====== DATA RECORDS

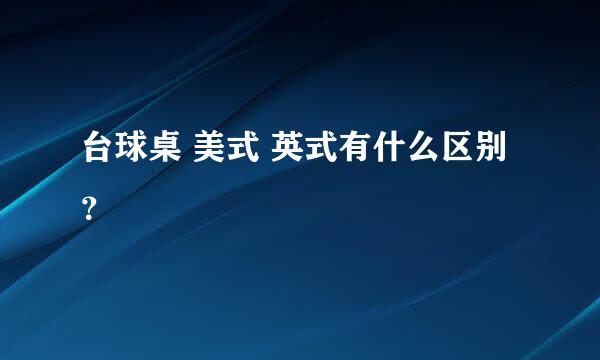 台球桌 美式 英式有什么区别?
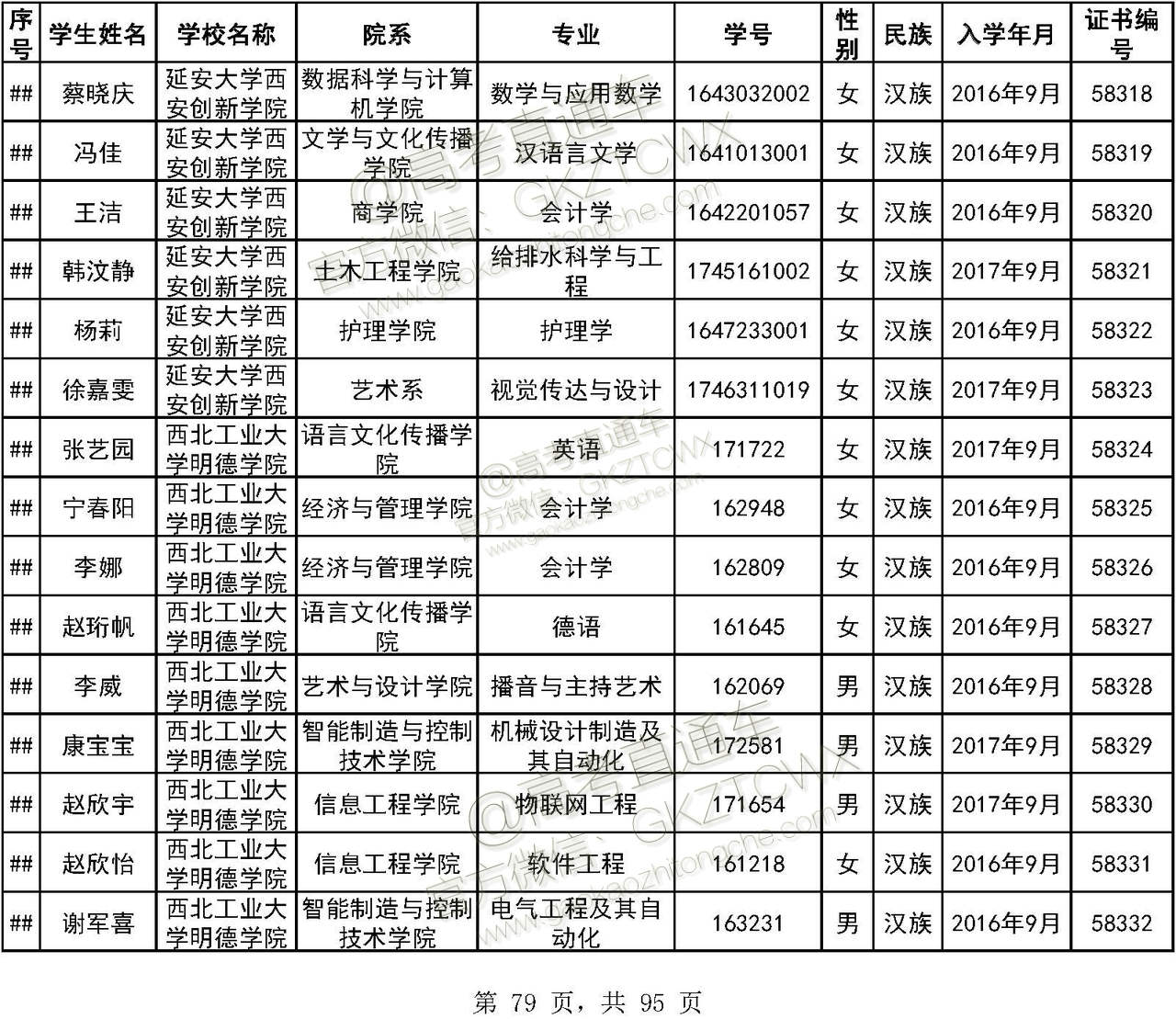 | 序号 | 学生姓名 | 学校名称 | 院系 | 专业 | 学号 | 性别 | 民族 | 入学年月 | 证书编号 |
|---|---|---|---|---|---|---|---|---|---|
| ## | 蔡晓庆 | 延安大学西安创新学院 | 数据科学与计算机学院 | 数学与应用数学 | 1643032002 | 女 | 汉族 | 2016年9月 | 58318 |
| ## | 冯佳 | 延安大学西安创新学院 | 文学与文化传播学院 | 汉语言文学 | 1641013001 | 女 | 汉族 | 2016年9月 | 58319 |
| ## | 王洁 | 延安大学西安创新学院 | 商学院 | 会计学 | 1642201057 | 女 | 汉族 | 2016年9月 | 58320 |
| ## | 韩汶静 | 延安大学西安创新学院 | 土木工程学院 | 给排水科学与工程 | 1745161002 | 女 | 汉族 | 2017年9月 | 58321 |
| ## | 杨莉 | 延安大学西安创新学院 | 护理学院 | 护理学 | 1647233001 | 女 | 汉族 | 2016年9月 | 58322 |
| ## | 徐嘉雯 | 延安大学西安创新学院 | 艺术系 | 视觉传达与设计 | 1746311019 | 女 | 汉族 | 2017年9月 | 58323 |
| ## | 张艺园 | 西北工业大学明德学院 | 语言文化传播学院 | 英语 | 171722 | 女 | 汉族 | 2017年9月 | 58324 |
| ## | 宁春阳 | 西北工业大学明德学院 | 经济与管理学院 | 会计学 | 162948 | 女 | 汉族 | 2016年9月 | 58325 |
| ## | 李娜 | 西北工业大学明德学院 | 经济与管理学院 | 会计学 | 162809 | 女 | 汉族 | 2016年9月 | 58326 |
| ## | 赵珩帆 | 西北工业大学明德学院 | 语言文化传播学院 | 德语 | 161645 | 女 | 汉族 | 2016年9月 | 58327 |
| ## | 李威 | 西北工业大学明德学院 | 艺术与设计学院 | 播音与主持艺术 | 162069 | 男 | 汉族 | 2016年9月 | 58328 |
| ## | 康宝宝 | 西北工业大学明德学院 | 智能制造与控制技术学院 | 机械设计制造及其自动化 | 172581 | 男 | 汉族 | 2017年9月 | 58329 |
| ## | 赵欣宇 | 西北工业大学明德学院 | 信息工程学院 | 物联网工程 | 171654 | 男 | 汉族 | 2017年9月 | 58330 |
| ## | 赵欣怡 | 西北工业大学明德学院 | 信息工程学院 | 软件工程 | 161218 | 女 | 汉族 | 2016年9月 | 58331 |
| ## | 谢军喜 | 西北工业大学明德学院 | 智能制造与控制技术学院 | 电气工程及其自动化 | 163231 | 男 | 汉族 | 2016年9月 | 58332 |

@高考直通车 官方微信：GKZTCWX www.gaokaozhitongche.com

第 79 页，共 95 页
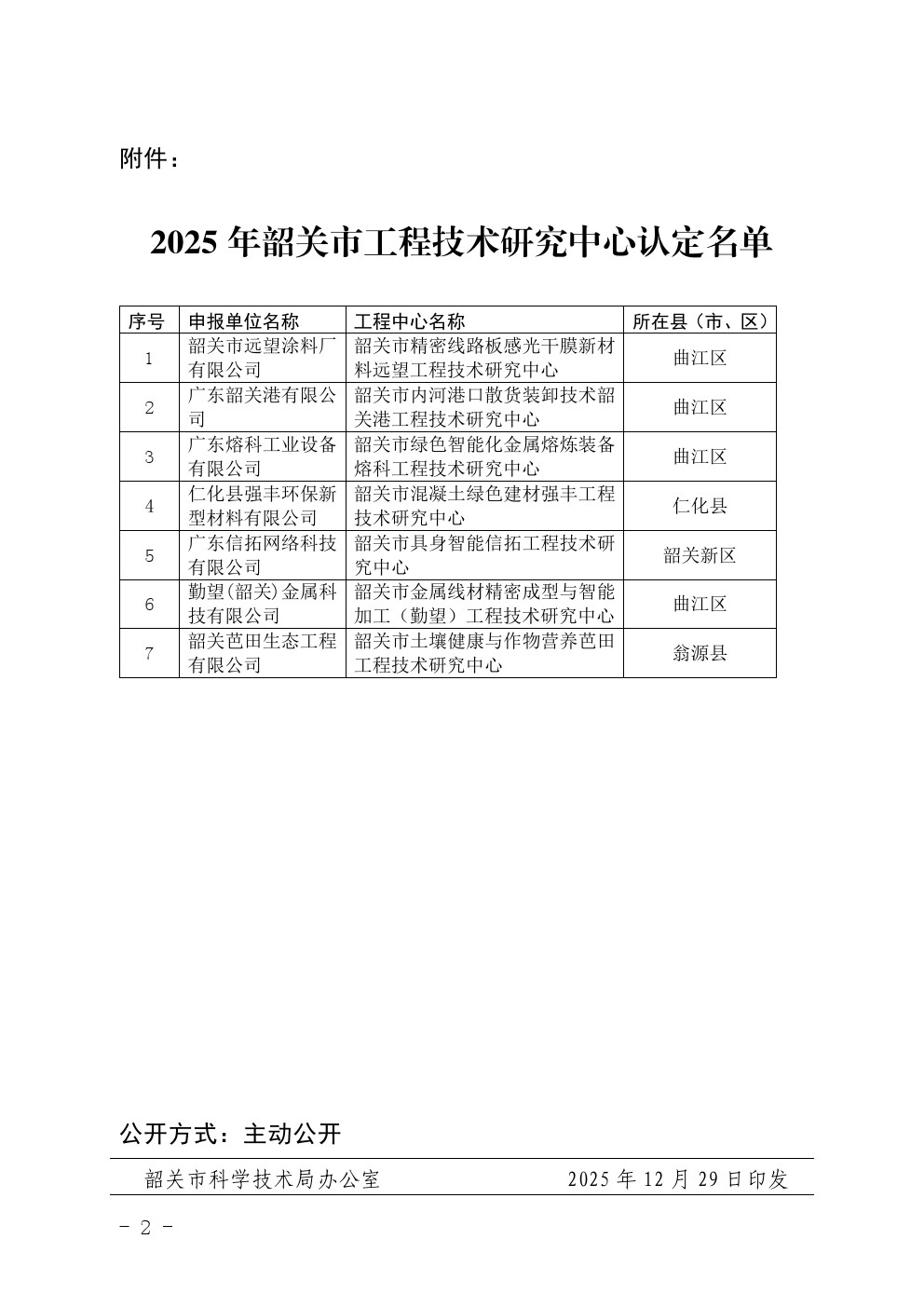 附件：

2025年韶关市工程技术研究中心认定名单

| 序号 | 申报单位名称 | 工程中心名称 | 所在县（市、区） |
|---|---|---|---|
| 1 | 韶关市远望涂料厂有限公司 | 韶关市精密线路板感光干膜新材料远望工程技术研究中心 | 曲江区 |
| 2 | 广东韶关港有限公司 | 韶关市内河港口散货装卸技术韶关港工程技术研究中心 | 曲江区 |
| 3 | 广东熔科工业设备有限公司 | 韶关市绿色智能化金属熔炼装备熔科工程技术研究中心 | 曲江区 |
| 4 | 仁化县强丰环保新型材料有限公司 | 韶关市混凝土绿色建材强丰工程技术研究中心 | 仁化县 |
| 5 | 广东信拓网络科技有限公司 | 韶关市具身智能信拓工程技术研究中心 | 韶关新区 |
| 6 | 勤望(韶关)金属科技有限公司 | 韶关市金属线材精密成型与智能加工（勤望）工程技术研究中心 | 曲江区 |
| 7 | 韶关芭田生态工程有限公司 | 韶关市土壤健康与作物营养芭田工程技术研究中心 | 翁源县 |

公开方式：主动公开

韶关市科学技术局办公室 2025年12月29日印发

- 2 -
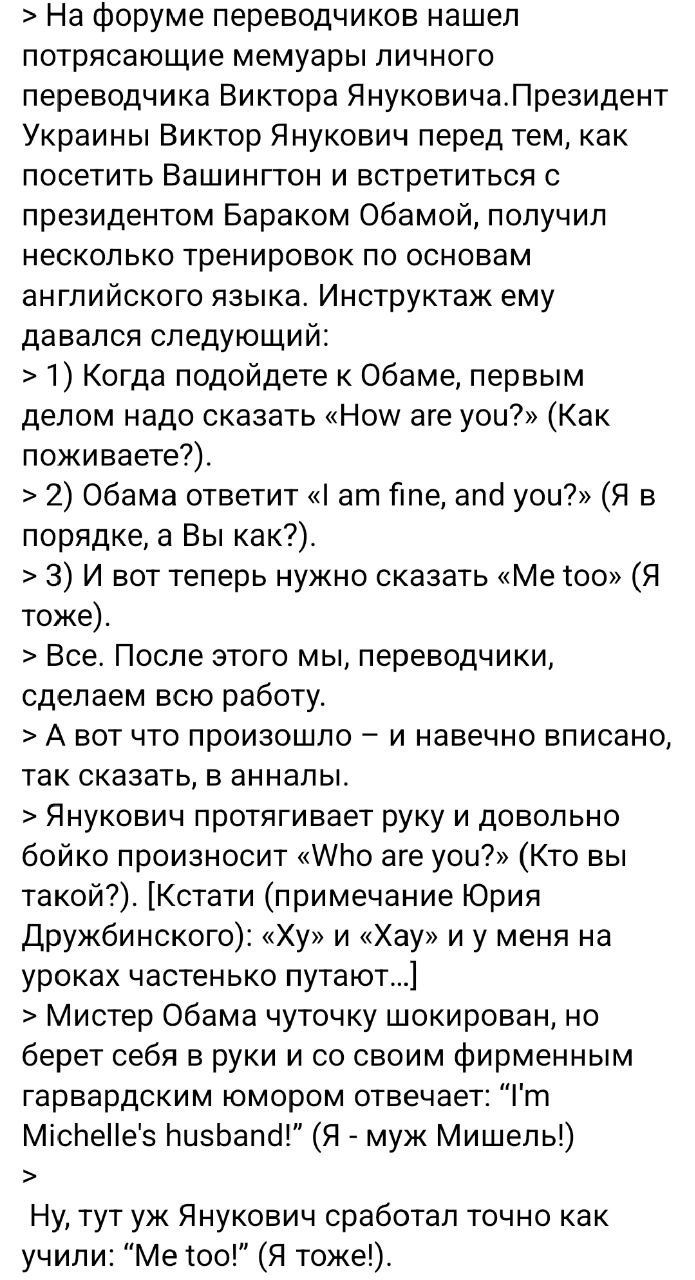 > На форуме переводчиков нашел потрясающие мемуары личного переводчика Виктора Януковича.Президент Украины Виктор Янукович перед тем, как посетить Вашингтон и встретиться с президентом Бараком Обамой, получил несколько тренировок по основам английского языка. Инструктаж ему давался следующий:
> 1) Когда подойдете к Обаме, первым делом надо сказать «How are you?» (Как поживаете?).
> 2) Обама ответит «I am fine, and you?» (Я в порядке, а Вы как?).
> 3) И вот теперь нужно сказать «Me too» (Я тоже).
> Все. После этого мы, переводчики, сделаем всю работу.
> А вот что произошло – и навечно вписано, так сказать, в анналы.
> Янукович протягивает руку и довольно бойко произносит «Who are you?» (Кто вы такой?). [Кстати (примечание Юрия Дружбинского): «Ху» и «Хау» и у меня на уроках частенько путают...]
> Мистер Обама чуточку шокирован, но берет себя в руки и со своим фирменным гарвардским юмором отвечает: “I'm Michelle's husband!” (Я - муж Мишель!)
>
Ну, тут уж Янукович сработал точно как учили: “Me too!” (Я тоже!).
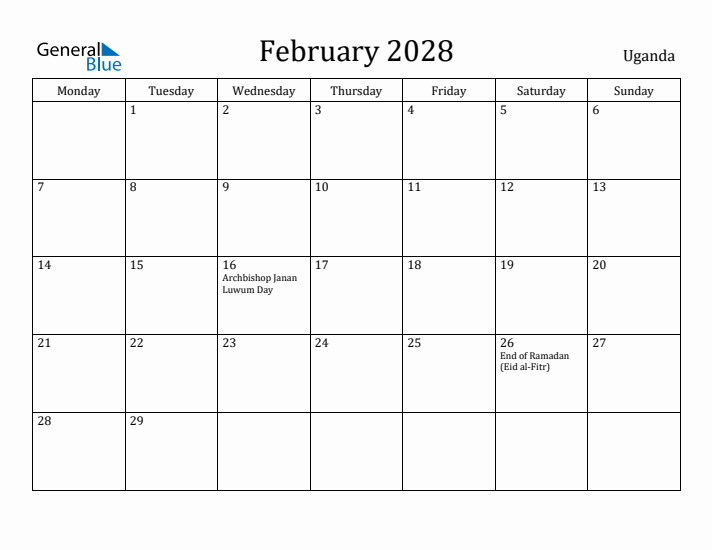 General Blue

February 2028

Uganda

| Monday | Tuesday | Wednesday | Thursday | Friday | Saturday | Sunday |
|---|---|---|---|---|---|---|
| | 1 | 2 | 3 | 4 | 5 | 6 |
| 7 | 8 | 9 | 10 | 11 | 12 | 13 |
| 14 | 15 | 16 Archbishop Janan Luwum Day | 17 | 18 | 19 | 20 |
| 21 | 22 | 23 | 24 | 25 | 26 End of Ramadan (Eid al-Fitr) | 27 |
| 28 | 29 | | | | | |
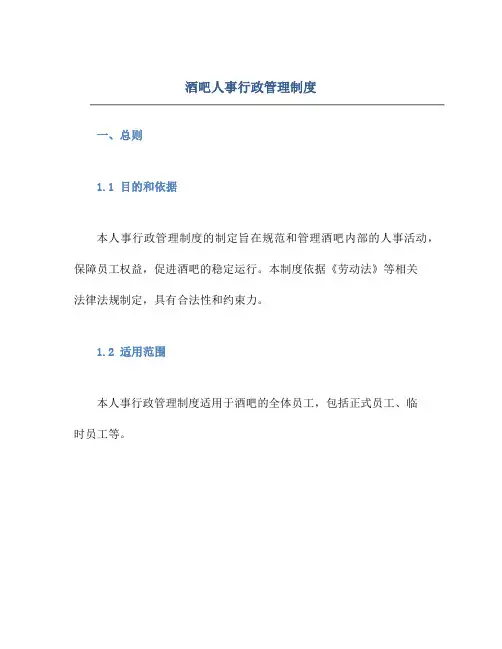 酒吧人事行政管理制度

一、总则

1.1 目的和依据

本人事行政管理制度的制定旨在规范和管理酒吧内部的人事活动，保障员工权益，促进酒吧的稳定运行。本制度依据《劳动法》等相关法律法规制定，具有合法性和约束力。

1.2 适用范围

本人事行政管理制度适用于酒吧的全体员工，包括正式员工、临时员工等。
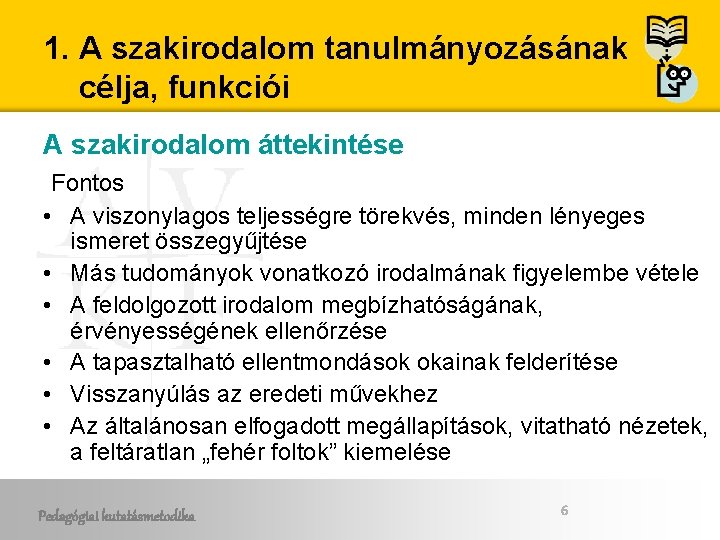 1. A szakirodalom tanulmányozásának célja, funkciói

A szakirodalom áttekintése

Fontos

• A viszonylagos teljességre törekvés, minden lényeges ismeret összegyűjtése
• Más tudományok vonatkozó irodalmának figyelembe vétele
• A feldolgozott irodalom megbízhatóságának, érvényességének ellenőrzése
• A tapasztalható ellentmondások okainak felderítése
• Visszanyúlás az eredeti művekhez
• Az általánosan elfogadott megállapítások, vitatható nézetek, a feltáratlan „fehér foltok” kiemelése

Pedagógiai kutatásmetodika

6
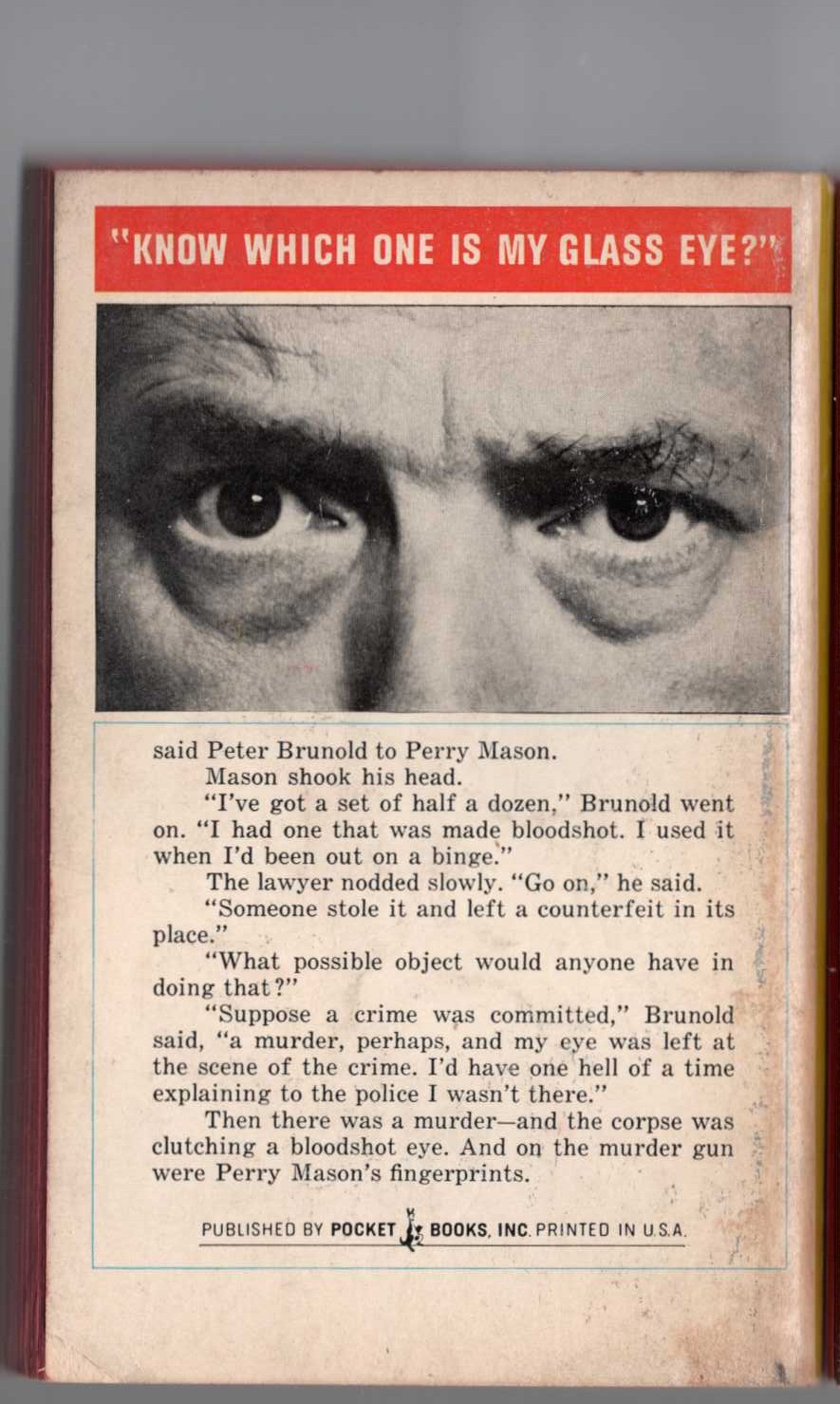 "KNOW WHICH ONE IS MY GLASS EYE?"

said Peter Brunold to Perry Mason.

Mason shook his head.

"I've got a set of half a dozen," Brunold went on. "I had one that was made bloodshot. I used it when I'd been out on a binge."

The lawyer nodded slowly. "Go on," he said.

"Someone stole it and left a counterfeit in its place."

"What possible object would anyone have in doing that?"

"Suppose a crime was committed," Brunold said, "a murder, perhaps, and my eye was left at the scene of the crime. I'd have one hell of a time explaining to the police I wasn't there."

Then there was a murder—and the corpse was clutching a bloodshot eye. And on the murder gun were Perry Mason's fingerprints.

PUBLISHED BY POCKET BOOKS, INC. PRINTED IN U.S.A.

============

(REQUIRED ACTION)
Write out, word for word, the stretch of entries that begins at the line with "18 | 19 | 20 |" and ends at the line with "1. A szakirodalom". Pictures do not belong in it.

(EXPECTED ANSWER)
| 14 | 15 | 16 Archbishop Janan Luwum Day | 17 | 18 | 19 | 20 |
| 21 | 22 | 23 | 24 | 25 | 26 End of Ramadan (Eid al-Fitr) | 27 |
| 28 | 29 | | | | | |
 酒吧人事行政管理制度

一、总则

1.1 目的和依据

本人事行政管理制度的制定旨在规范和管理酒吧内部的人事活动，保障员工权益，促进酒吧的稳定运行。本制度依据《劳动法》等相关法律法规制定，具有合法性和约束力。

1.2 适用范围

本人事行政管理制度适用于酒吧的全体员工，包括正式员工、临时员工等。
 1. A szakirodalom tanulmányozásának célja, funkciói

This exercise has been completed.